_Set exercise_
Please copy out the data from the line containing "What distance away" through the end, inclusive, with no changes.

(begin)

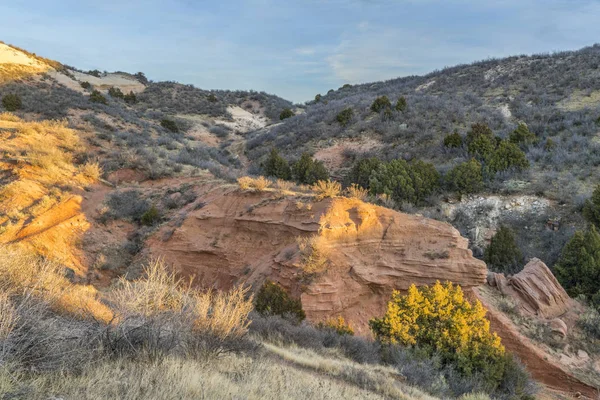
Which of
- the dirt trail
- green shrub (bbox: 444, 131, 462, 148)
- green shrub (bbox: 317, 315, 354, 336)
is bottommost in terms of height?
the dirt trail

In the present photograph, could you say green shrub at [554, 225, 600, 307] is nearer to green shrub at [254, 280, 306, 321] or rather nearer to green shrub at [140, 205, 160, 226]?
green shrub at [254, 280, 306, 321]

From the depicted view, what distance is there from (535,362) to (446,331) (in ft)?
10.6

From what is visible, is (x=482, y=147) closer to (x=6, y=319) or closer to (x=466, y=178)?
(x=466, y=178)

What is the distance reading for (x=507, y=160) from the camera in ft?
63.8

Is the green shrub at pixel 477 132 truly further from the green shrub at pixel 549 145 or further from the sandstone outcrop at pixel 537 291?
the sandstone outcrop at pixel 537 291

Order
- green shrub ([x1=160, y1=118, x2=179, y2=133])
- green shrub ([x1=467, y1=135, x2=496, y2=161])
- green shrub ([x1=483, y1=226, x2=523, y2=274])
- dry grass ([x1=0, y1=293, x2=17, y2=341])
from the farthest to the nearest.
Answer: green shrub ([x1=160, y1=118, x2=179, y2=133]) → green shrub ([x1=467, y1=135, x2=496, y2=161]) → green shrub ([x1=483, y1=226, x2=523, y2=274]) → dry grass ([x1=0, y1=293, x2=17, y2=341])

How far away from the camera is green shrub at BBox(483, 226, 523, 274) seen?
13516 mm

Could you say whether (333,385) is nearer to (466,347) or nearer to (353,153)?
(466,347)

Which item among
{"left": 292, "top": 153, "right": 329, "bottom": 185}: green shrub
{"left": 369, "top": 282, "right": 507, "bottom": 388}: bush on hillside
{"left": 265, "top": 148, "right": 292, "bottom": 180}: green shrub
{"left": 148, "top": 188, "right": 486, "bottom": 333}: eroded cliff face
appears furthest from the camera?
{"left": 265, "top": 148, "right": 292, "bottom": 180}: green shrub

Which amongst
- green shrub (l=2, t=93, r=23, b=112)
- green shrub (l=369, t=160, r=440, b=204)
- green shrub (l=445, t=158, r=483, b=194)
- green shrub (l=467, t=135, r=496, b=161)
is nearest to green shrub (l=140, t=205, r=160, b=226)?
green shrub (l=369, t=160, r=440, b=204)

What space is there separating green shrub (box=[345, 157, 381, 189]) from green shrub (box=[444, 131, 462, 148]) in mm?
5222

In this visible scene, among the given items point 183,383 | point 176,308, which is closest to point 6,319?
point 183,383

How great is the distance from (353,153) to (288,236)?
15.6 meters

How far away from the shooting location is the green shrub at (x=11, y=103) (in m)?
23.7
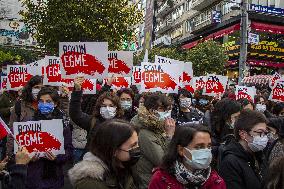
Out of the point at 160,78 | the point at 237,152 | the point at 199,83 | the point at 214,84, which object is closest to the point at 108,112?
the point at 237,152

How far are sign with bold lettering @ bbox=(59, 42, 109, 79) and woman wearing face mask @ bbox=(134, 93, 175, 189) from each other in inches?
74.7

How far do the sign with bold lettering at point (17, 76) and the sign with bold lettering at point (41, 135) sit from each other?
4581 millimetres

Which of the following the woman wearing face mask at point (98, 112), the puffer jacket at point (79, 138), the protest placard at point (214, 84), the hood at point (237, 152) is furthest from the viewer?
the protest placard at point (214, 84)

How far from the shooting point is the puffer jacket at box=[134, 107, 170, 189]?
4.09 m

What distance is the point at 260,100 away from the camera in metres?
9.40

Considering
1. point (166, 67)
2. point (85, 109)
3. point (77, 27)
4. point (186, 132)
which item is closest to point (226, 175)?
point (186, 132)

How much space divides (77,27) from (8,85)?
1375 centimetres

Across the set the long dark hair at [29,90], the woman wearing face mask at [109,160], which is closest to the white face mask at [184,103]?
the long dark hair at [29,90]

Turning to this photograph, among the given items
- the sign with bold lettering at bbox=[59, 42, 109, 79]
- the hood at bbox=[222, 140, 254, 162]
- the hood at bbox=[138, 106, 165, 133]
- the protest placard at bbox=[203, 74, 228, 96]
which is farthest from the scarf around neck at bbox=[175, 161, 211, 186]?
the protest placard at bbox=[203, 74, 228, 96]

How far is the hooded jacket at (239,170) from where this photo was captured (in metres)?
3.75

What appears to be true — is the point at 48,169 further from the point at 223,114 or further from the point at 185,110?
the point at 185,110

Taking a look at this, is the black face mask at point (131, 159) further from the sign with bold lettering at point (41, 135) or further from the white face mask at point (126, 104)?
the white face mask at point (126, 104)

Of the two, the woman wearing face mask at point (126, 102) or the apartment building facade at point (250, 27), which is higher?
the apartment building facade at point (250, 27)

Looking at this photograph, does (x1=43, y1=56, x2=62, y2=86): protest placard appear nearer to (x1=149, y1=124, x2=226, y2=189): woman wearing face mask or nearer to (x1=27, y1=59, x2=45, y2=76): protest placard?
(x1=27, y1=59, x2=45, y2=76): protest placard
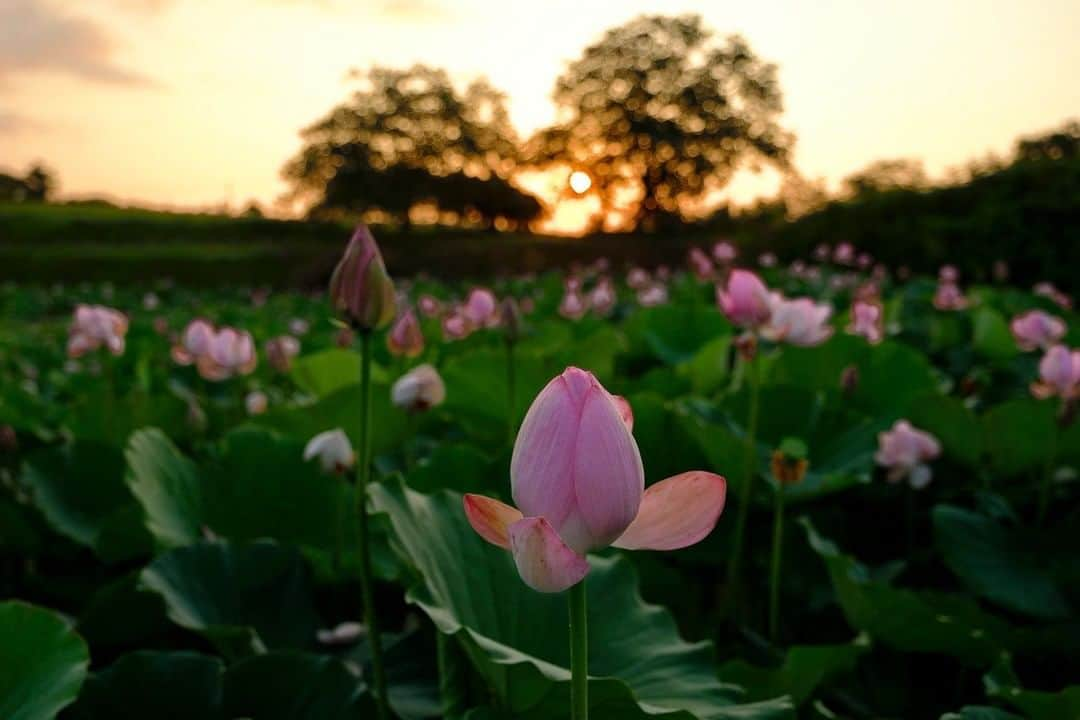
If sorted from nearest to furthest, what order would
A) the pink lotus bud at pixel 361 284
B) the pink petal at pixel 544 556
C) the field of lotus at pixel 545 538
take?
the pink petal at pixel 544 556 < the field of lotus at pixel 545 538 < the pink lotus bud at pixel 361 284

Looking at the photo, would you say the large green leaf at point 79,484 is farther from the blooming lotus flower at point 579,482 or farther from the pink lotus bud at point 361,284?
the blooming lotus flower at point 579,482

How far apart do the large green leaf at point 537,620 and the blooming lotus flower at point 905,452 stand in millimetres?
564

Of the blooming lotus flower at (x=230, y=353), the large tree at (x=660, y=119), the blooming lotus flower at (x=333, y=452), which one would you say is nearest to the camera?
the blooming lotus flower at (x=333, y=452)

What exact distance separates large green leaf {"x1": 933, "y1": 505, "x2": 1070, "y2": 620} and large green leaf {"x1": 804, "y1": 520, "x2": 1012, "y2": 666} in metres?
0.11

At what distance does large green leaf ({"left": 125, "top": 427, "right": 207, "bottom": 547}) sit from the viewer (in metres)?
1.04

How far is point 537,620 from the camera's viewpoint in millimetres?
756

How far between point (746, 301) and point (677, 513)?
2.84 ft

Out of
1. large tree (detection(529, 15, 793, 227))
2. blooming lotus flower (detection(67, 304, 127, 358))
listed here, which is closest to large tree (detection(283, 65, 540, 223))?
large tree (detection(529, 15, 793, 227))

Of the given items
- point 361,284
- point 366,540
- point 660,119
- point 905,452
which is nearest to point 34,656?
point 366,540

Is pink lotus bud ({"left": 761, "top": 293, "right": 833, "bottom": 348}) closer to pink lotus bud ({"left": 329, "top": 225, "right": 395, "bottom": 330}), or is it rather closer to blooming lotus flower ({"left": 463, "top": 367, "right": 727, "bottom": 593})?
pink lotus bud ({"left": 329, "top": 225, "right": 395, "bottom": 330})

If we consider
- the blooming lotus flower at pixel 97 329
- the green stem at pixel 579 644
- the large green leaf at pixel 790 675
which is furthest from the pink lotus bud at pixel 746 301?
the blooming lotus flower at pixel 97 329

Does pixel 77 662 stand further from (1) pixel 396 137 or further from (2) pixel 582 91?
(1) pixel 396 137

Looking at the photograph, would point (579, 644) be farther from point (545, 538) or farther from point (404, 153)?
point (404, 153)

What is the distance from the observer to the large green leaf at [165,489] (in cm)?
104
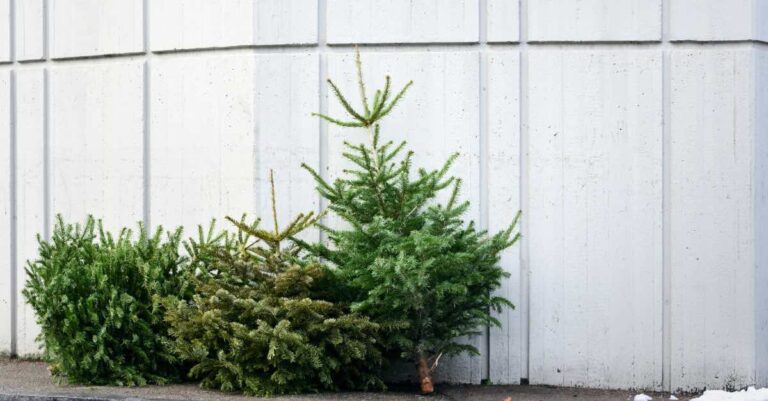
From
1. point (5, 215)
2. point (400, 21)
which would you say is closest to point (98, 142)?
point (5, 215)

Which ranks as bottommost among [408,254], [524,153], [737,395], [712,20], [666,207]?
[737,395]

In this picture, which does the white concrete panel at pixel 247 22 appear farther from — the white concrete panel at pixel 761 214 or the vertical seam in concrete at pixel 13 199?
the white concrete panel at pixel 761 214

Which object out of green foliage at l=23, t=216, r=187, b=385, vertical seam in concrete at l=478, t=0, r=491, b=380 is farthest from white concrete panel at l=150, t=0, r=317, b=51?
green foliage at l=23, t=216, r=187, b=385

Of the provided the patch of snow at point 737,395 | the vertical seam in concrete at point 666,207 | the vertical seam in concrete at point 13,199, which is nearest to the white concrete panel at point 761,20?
the vertical seam in concrete at point 666,207

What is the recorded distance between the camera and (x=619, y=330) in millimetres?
7625

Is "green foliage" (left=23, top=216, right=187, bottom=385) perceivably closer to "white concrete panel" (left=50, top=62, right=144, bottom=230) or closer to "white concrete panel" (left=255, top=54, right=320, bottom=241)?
"white concrete panel" (left=255, top=54, right=320, bottom=241)

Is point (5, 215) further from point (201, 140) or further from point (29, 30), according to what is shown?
point (201, 140)

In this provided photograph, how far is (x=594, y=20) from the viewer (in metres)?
7.62

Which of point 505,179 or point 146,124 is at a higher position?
point 146,124

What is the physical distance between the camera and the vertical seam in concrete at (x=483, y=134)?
769 centimetres

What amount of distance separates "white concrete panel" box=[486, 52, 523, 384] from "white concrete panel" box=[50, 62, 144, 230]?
247cm

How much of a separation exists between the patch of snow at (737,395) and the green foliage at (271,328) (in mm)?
1968

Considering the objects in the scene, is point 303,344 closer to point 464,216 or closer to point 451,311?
point 451,311

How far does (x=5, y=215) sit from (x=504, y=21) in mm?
4156
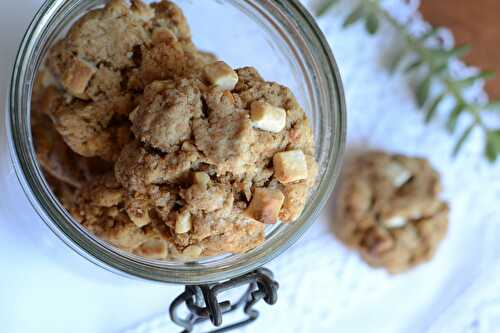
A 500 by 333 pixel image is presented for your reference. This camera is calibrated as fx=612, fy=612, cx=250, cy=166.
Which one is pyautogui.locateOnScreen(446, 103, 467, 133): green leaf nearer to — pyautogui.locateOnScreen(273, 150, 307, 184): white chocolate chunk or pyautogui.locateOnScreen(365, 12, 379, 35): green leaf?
pyautogui.locateOnScreen(365, 12, 379, 35): green leaf

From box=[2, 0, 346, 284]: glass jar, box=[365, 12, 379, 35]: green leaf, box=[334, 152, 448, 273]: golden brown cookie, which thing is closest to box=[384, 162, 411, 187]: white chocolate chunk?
box=[334, 152, 448, 273]: golden brown cookie

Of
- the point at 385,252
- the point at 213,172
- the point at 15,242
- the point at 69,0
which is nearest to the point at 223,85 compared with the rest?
the point at 213,172

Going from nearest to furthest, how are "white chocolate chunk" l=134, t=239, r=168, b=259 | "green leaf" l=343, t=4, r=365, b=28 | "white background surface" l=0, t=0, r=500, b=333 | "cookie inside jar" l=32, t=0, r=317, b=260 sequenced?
1. "cookie inside jar" l=32, t=0, r=317, b=260
2. "white chocolate chunk" l=134, t=239, r=168, b=259
3. "white background surface" l=0, t=0, r=500, b=333
4. "green leaf" l=343, t=4, r=365, b=28

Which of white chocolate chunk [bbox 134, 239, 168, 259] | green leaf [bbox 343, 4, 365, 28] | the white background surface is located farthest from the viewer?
green leaf [bbox 343, 4, 365, 28]

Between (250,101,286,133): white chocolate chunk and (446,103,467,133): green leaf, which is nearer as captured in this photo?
(250,101,286,133): white chocolate chunk

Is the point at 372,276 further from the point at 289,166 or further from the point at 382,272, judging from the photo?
the point at 289,166

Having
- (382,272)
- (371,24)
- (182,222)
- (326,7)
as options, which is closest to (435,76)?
(371,24)

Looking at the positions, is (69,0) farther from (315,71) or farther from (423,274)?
(423,274)
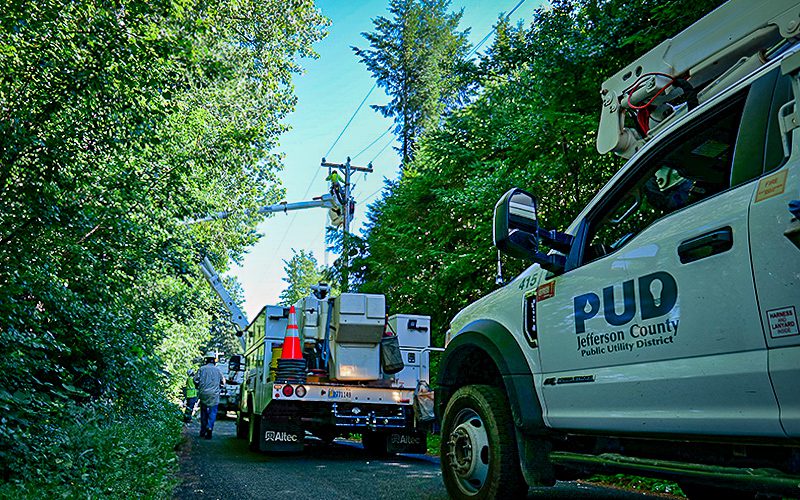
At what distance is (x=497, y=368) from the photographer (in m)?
4.71

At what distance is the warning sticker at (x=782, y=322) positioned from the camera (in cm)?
245

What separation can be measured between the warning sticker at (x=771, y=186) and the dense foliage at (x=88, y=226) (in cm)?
497

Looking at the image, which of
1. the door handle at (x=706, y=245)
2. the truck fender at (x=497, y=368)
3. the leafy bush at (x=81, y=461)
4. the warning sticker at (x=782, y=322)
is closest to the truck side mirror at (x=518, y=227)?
the truck fender at (x=497, y=368)

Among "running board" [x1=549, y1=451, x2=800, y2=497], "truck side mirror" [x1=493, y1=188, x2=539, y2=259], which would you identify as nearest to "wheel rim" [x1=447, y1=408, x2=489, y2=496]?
"running board" [x1=549, y1=451, x2=800, y2=497]

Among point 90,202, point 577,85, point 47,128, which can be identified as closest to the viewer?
point 47,128

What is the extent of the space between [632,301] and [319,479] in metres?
4.98

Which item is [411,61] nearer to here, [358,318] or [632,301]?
[358,318]

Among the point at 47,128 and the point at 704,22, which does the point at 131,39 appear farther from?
the point at 704,22

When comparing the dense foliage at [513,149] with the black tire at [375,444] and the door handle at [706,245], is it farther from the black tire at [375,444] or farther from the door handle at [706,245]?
the door handle at [706,245]

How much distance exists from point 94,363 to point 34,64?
4.86 meters

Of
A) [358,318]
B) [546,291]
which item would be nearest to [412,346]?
[358,318]

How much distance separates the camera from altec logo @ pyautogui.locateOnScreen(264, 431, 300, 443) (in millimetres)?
9883

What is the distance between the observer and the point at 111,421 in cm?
1027

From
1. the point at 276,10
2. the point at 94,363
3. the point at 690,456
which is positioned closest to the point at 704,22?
the point at 690,456
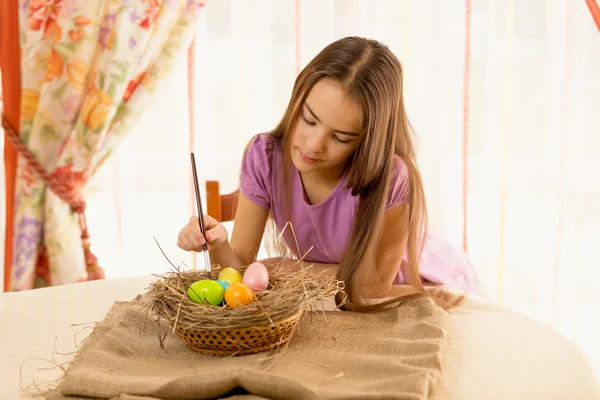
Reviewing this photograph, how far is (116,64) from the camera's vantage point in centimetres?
232

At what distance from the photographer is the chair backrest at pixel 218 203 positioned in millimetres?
1977

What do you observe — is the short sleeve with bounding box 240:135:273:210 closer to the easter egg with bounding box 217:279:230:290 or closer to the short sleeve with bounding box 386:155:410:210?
the short sleeve with bounding box 386:155:410:210

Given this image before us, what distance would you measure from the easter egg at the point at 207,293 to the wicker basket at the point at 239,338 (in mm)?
61

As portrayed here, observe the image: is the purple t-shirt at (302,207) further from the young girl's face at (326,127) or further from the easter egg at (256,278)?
the easter egg at (256,278)

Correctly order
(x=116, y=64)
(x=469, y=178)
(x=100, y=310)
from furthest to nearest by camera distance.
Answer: (x=469, y=178) → (x=116, y=64) → (x=100, y=310)

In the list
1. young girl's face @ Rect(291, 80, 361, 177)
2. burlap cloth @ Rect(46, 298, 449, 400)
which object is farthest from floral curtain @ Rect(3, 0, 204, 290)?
burlap cloth @ Rect(46, 298, 449, 400)

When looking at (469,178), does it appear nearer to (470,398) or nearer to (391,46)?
(391,46)

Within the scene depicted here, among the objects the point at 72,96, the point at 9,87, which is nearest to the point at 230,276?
the point at 72,96

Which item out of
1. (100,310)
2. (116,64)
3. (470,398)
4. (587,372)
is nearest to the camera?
(470,398)

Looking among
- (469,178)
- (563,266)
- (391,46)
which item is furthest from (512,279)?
(391,46)

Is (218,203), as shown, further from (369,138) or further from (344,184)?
(369,138)

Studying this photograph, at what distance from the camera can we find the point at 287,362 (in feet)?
3.66

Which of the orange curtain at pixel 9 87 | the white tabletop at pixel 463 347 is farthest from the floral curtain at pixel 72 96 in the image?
the white tabletop at pixel 463 347

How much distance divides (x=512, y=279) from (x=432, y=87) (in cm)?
73
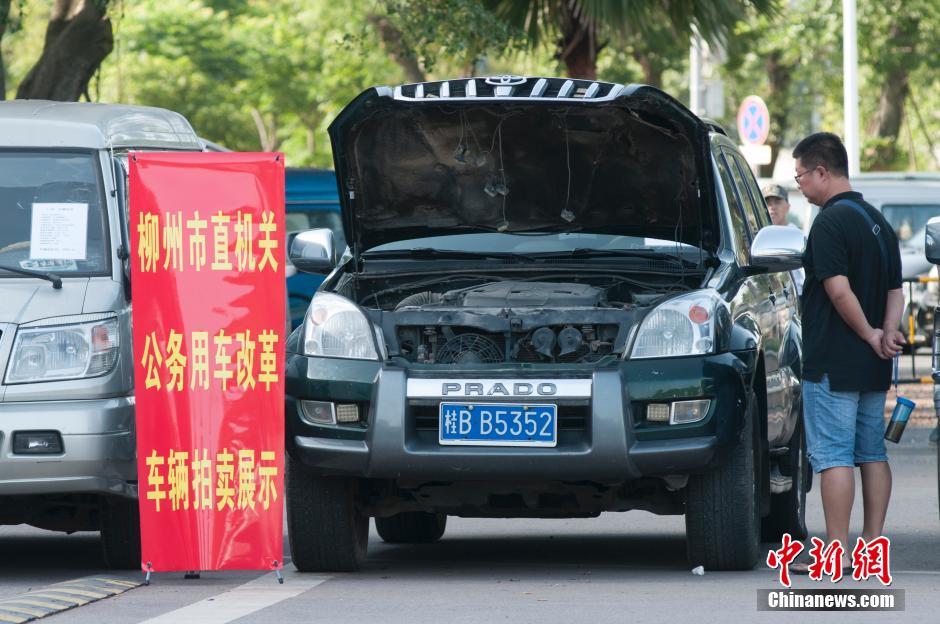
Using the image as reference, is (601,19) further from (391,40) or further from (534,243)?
(391,40)

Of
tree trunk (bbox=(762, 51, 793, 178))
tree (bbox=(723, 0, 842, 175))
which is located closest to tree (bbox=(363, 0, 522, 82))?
tree (bbox=(723, 0, 842, 175))

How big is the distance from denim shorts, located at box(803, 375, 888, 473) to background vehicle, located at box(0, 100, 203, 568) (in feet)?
8.84

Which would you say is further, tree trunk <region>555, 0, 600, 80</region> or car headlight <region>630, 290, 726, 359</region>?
tree trunk <region>555, 0, 600, 80</region>

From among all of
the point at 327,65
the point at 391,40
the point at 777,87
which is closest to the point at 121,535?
the point at 391,40

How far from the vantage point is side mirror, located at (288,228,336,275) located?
7.98 metres

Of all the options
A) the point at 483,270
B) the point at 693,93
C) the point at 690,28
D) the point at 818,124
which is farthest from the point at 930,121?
the point at 483,270

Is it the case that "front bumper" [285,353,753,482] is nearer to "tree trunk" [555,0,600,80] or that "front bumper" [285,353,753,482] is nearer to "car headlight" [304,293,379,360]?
"car headlight" [304,293,379,360]

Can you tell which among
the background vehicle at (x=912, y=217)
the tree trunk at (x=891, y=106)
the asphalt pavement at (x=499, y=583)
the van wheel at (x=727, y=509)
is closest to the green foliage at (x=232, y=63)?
the tree trunk at (x=891, y=106)

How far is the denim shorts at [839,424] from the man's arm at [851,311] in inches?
8.8

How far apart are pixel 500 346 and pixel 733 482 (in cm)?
105

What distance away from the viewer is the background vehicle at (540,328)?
22.9 ft

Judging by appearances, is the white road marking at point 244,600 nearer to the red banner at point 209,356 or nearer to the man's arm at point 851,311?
the red banner at point 209,356

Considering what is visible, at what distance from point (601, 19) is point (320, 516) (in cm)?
861

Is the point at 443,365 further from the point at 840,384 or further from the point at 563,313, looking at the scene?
the point at 840,384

(end)

_Answer to the task_
What distance away from the viewer is the background vehicle at (540,328)?
22.9 ft

Judging by appearances, is the white road marking at point 244,600 nearer to the red banner at point 209,356 or nearer to the man's arm at point 851,311?
the red banner at point 209,356

Considering what is visible, at what distance from point (601, 19) is point (320, 516) (in cm)?
861

Is the point at 443,365 further from the point at 840,384 or further from the point at 563,313, looking at the scene?
the point at 840,384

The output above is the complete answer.